• _Action item_
Nothing goes in the answer except the line that contains "order: Carnivora" and the lines after it to the end of the material below, unchanged.

• _Input_
○ ○ ○
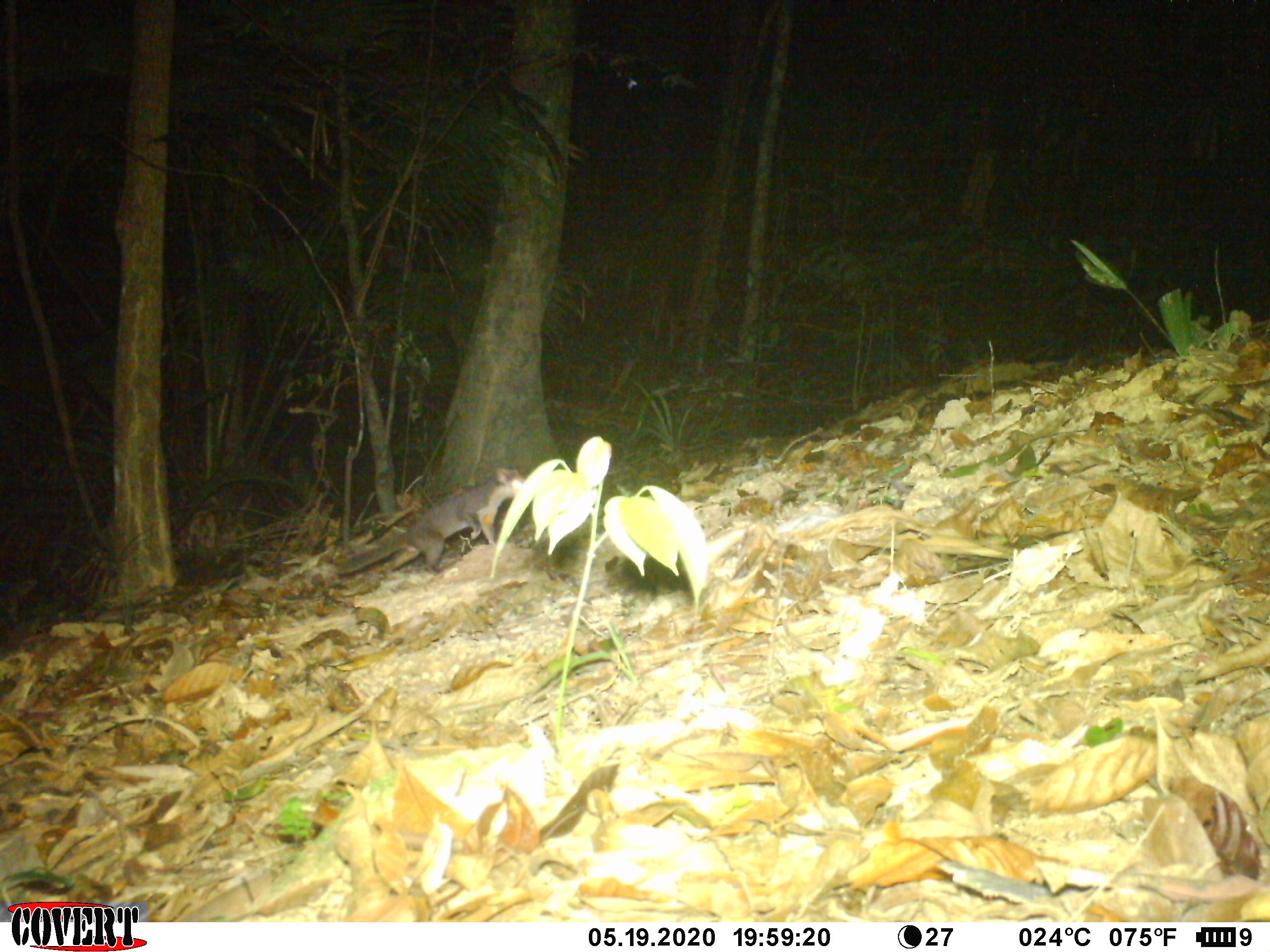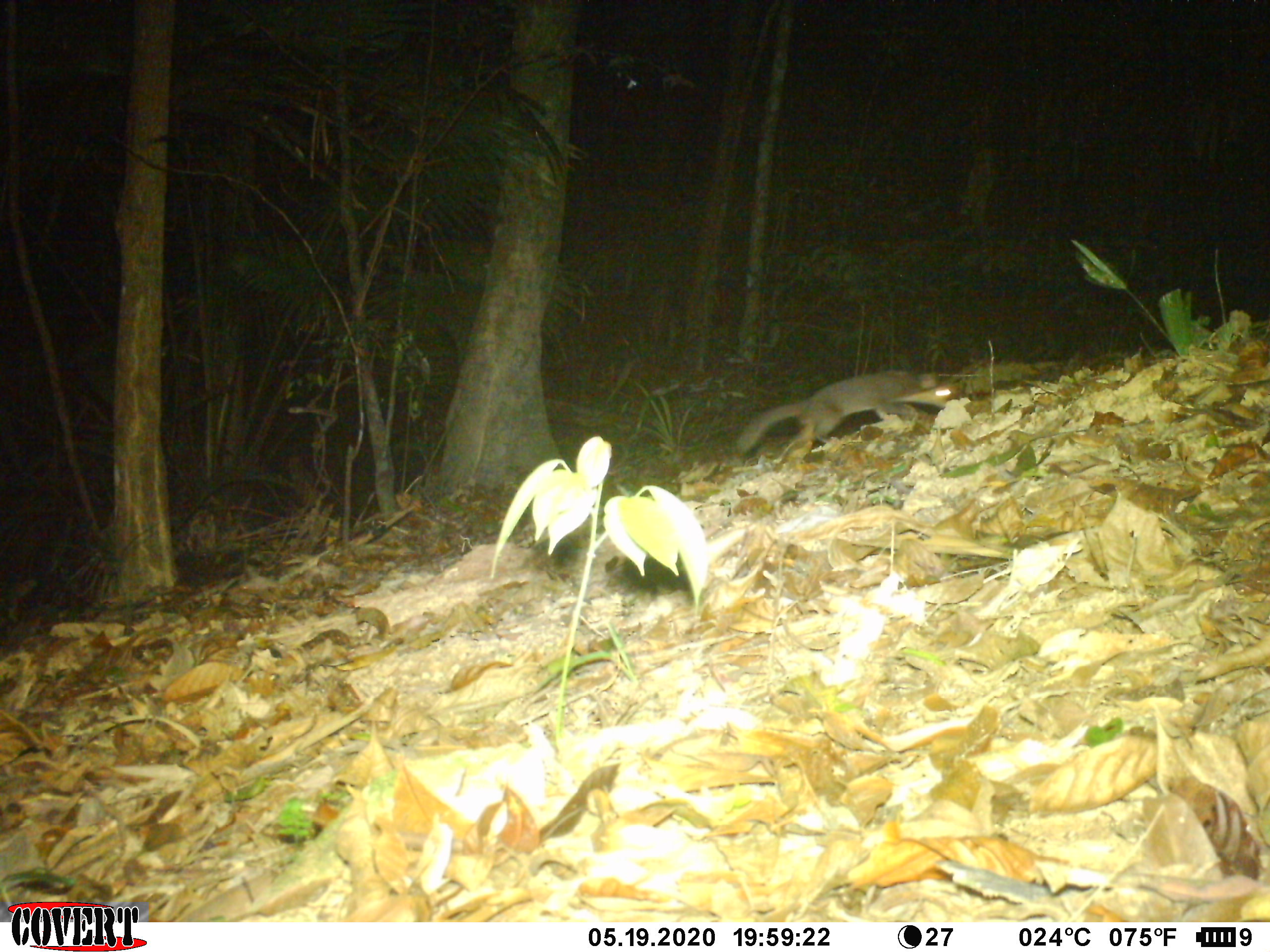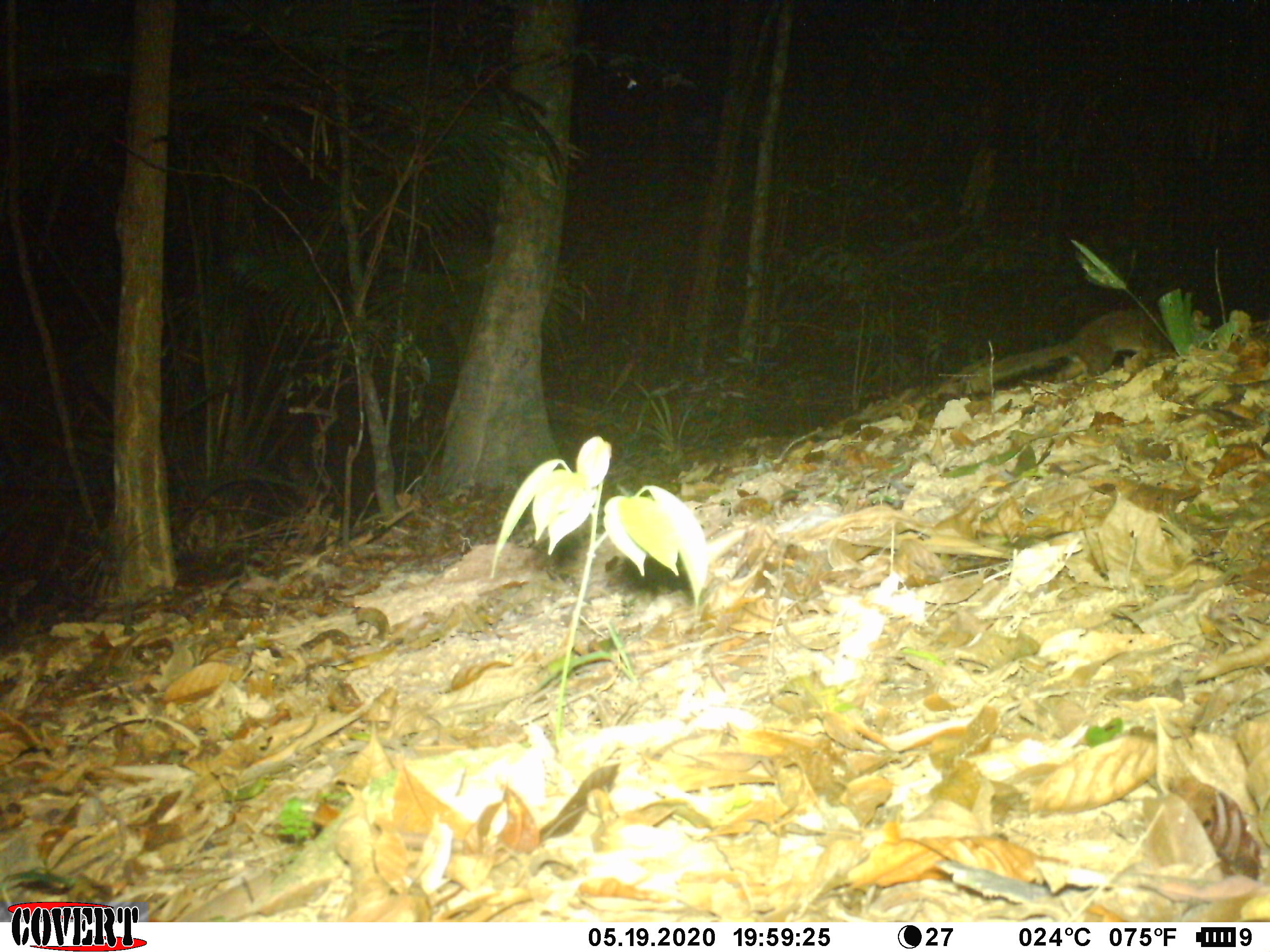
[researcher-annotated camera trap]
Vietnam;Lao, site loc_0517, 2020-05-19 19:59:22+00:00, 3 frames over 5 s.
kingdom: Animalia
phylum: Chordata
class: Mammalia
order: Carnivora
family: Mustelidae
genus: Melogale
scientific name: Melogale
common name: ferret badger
○ ○ ○
• _Answer for the task_
order: Carnivora
family: Mustelidae
genus: Melogale
scientific name: Melogale
common name: ferret badger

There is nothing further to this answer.